Because the post’s virality suggests that Albania has outlawed YouTube ads and because such claims are widely shared online, DUBAWA required verification.
Verification
Legislative Basis – What the law says:
- The governing statute is Law No. 97/2013 “On Audiovisual Media in the Republic of Albania,” which was amended by Law No. 30/2023.
- Under the amendment (2023), the law’s “Field of application” was expanded to explicitly include video-sharing platform services (VSPs), meaning that platforms such as YouTube, TikTok, etc., fall under the law’s scope.
- The law defines obligations for VSPs: to protect minors, prevent harmful or illegal content (e.g., hate speech, incitement of violence, child pornography), and ensure transparent, ethical handling of audiovisual and commercial communications.
- However, the law does not contain any clause banning advertising on video-sharing platforms. It regulates content standards and quality of commercial communications, not the presence of ads themselves.
Regulator’s Practice and Public Statements: What AMA says and does
- In the 2023 Annual Report presentation to the Albanian Parliament (July 25, 2024), the Chair of AMA, Armela Krasniqi, confirmed that following the 2023 legal changes, AMA’s mandate now covers video-sharing platforms. The report emphasised issues such as harmful content, television piracy, transparency in media ownership, licensing/authorisation of audiovisual media service providers (AVMSPs), and cooperation with major platforms (including YouTube, Meta, TikTok) to regulate online audiovisual content.

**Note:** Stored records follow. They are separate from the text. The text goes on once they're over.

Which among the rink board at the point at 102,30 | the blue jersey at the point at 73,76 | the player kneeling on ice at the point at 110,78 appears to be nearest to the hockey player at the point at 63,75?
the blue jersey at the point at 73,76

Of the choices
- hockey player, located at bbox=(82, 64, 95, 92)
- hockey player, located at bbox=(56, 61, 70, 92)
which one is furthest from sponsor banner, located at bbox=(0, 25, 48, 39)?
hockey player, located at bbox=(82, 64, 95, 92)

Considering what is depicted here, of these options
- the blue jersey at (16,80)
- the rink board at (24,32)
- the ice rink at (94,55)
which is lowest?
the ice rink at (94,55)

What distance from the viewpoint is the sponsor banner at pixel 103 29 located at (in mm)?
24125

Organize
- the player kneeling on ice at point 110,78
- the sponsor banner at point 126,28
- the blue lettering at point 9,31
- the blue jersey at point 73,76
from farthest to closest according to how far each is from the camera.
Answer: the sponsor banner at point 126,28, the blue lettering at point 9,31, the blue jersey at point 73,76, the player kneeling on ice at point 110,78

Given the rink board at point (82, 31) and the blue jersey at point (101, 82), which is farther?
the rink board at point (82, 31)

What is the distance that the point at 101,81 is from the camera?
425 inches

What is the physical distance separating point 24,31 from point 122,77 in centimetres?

- The same report notes that AMA requested the removal of 19 links from various VSPs in 2023. Still, these removals were due to the content being broadcast without proper rights or violating content standards (e.g., piracy), not because of advertising per se.

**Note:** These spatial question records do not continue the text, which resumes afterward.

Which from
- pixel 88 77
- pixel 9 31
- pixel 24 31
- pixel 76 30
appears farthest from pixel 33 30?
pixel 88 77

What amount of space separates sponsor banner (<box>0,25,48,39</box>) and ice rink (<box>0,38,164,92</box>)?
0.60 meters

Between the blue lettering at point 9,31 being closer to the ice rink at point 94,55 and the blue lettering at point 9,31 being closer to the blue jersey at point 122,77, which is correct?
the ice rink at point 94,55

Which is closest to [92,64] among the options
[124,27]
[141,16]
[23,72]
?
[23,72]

- Under the new regulatory regime, AMA tracks and sanctions violations such as “hidden advertising,” misleading ads, content harmful to minors, or unauthorised rebroadcast, again showing that the regulation is about how content and ads are managed, not about banning ads themselves.
Why the “No Ads in Albania” Myth Persists – Market & Technical Factors
- YouTube doesn’t serve ads to viewers with Albanian IP addresses because Albania isn’t part of Google’s monetised markets for the YouTube Partner Programme. This means creators can’t earn from ads there, and viewers don’t see them – it’s a business decision tied to Albania’s small market size and low ad revenue potential, not a legal prohibition.
- Due to a practical lack of ads, a social-media comment (as in the viral post) repeats the assumption that “ads must be illegal.” But personal experiences, anecdotal observations, or VPN-use tricks do not constitute legal evidence.
- No official public record or legal document indicates that YouTube, Google, or any VSP was ever penalised for simply running advertisements in Albania, only for content or broadcast-rights violations.
- Some users in Albania have criticised Google for not running services in their country, a move others have taken advantage of; it is unclear why, but it is not illegal.
Conclusion
The claim that “YouTube ads are illegal in Albania” is false. Albanian law, even after its 2023 amendment expanding regulation to video-sharing platforms, does not ban advertisements. Instead, it imposes ‘strict’ content and ethical standards on audiovisual and commercial communications, including protections for minors and prohibitions on illicit or harmful content.